[START Stored rows]

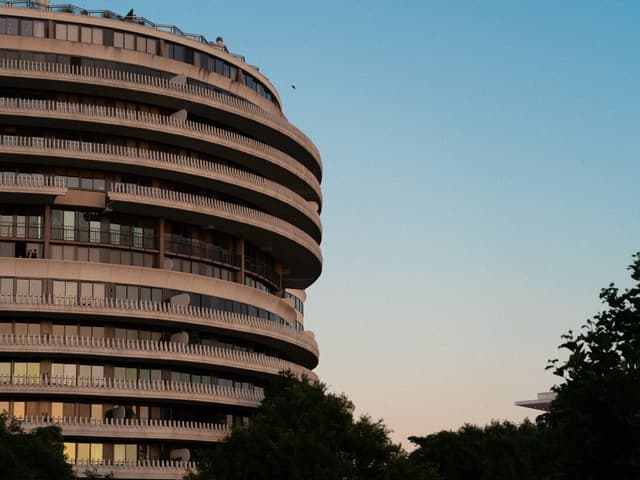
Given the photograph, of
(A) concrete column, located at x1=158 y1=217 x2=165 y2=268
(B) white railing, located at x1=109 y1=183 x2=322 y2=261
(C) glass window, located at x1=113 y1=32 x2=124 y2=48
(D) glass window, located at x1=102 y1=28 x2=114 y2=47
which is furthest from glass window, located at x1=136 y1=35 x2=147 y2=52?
(A) concrete column, located at x1=158 y1=217 x2=165 y2=268

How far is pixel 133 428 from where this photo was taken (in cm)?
7069

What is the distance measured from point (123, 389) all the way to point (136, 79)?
20265 millimetres

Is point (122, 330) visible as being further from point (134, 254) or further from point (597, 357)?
point (597, 357)

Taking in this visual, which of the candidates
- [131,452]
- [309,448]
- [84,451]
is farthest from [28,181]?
[309,448]

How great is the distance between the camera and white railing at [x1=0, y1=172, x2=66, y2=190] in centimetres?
7119

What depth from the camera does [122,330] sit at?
74.1 m

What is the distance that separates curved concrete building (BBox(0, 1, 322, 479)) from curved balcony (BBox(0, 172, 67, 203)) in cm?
12

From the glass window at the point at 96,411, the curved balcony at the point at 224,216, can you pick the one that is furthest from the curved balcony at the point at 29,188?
the glass window at the point at 96,411

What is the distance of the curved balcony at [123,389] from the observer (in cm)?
6925

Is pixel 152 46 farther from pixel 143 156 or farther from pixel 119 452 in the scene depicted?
pixel 119 452

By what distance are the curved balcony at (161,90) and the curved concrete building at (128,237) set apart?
0.46 feet

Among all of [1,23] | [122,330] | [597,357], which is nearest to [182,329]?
[122,330]

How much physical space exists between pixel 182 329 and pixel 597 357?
1681 inches

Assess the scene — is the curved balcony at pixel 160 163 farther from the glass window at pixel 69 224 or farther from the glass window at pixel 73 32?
the glass window at pixel 73 32
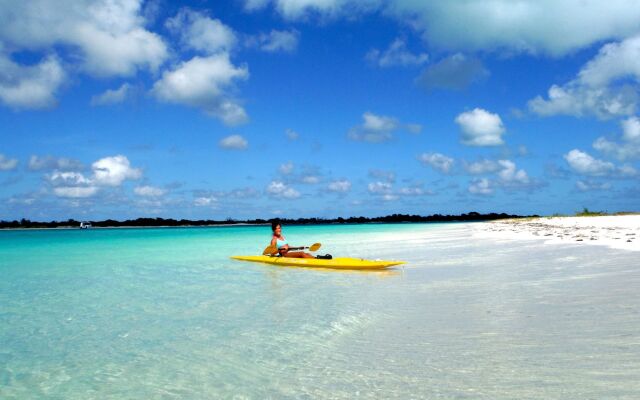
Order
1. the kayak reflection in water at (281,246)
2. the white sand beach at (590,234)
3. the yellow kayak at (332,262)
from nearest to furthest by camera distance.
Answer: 1. the yellow kayak at (332,262)
2. the kayak reflection in water at (281,246)
3. the white sand beach at (590,234)

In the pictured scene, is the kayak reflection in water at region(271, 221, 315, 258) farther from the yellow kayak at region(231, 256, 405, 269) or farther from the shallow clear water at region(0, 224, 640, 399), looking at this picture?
the shallow clear water at region(0, 224, 640, 399)

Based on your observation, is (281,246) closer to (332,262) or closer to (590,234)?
(332,262)

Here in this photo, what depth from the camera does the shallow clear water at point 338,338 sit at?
515cm

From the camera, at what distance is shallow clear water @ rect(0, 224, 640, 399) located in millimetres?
5152

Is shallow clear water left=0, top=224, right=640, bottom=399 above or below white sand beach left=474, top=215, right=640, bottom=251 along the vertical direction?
below

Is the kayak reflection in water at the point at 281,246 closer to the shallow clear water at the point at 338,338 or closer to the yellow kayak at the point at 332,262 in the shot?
the yellow kayak at the point at 332,262

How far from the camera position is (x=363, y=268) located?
16109mm

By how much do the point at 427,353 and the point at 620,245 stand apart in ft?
56.0

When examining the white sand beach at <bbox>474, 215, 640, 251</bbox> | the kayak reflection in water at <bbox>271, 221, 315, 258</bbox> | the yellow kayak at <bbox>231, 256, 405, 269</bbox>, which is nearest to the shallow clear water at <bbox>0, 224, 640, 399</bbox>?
the yellow kayak at <bbox>231, 256, 405, 269</bbox>

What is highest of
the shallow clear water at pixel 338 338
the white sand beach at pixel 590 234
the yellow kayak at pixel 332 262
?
the white sand beach at pixel 590 234

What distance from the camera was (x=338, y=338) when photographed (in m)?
7.27

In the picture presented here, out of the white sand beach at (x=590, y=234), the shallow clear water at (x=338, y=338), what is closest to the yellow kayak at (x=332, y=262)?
the shallow clear water at (x=338, y=338)

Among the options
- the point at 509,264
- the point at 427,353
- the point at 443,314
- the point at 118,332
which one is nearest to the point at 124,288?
the point at 118,332

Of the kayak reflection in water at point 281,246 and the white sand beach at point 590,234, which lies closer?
the kayak reflection in water at point 281,246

[END Stored rows]

▶ [The problem]:
Output exactly the lines above, from the one holding "What distance from" through the end of the data, including the first and last.

▶ [Exercise output]:
What distance from the camera was (x=338, y=338) when photographed (in m)?
7.27

In the picture presented here, out of the white sand beach at (x=590, y=234), the shallow clear water at (x=338, y=338), what is closest to the yellow kayak at (x=332, y=262)?
the shallow clear water at (x=338, y=338)

Among the options
- the point at 509,264
- the point at 427,353
- the point at 443,314
- the point at 118,332
which one is nearest to the point at 124,288?
the point at 118,332

Of the kayak reflection in water at point 281,246 and the white sand beach at point 590,234, which lies closer?
the kayak reflection in water at point 281,246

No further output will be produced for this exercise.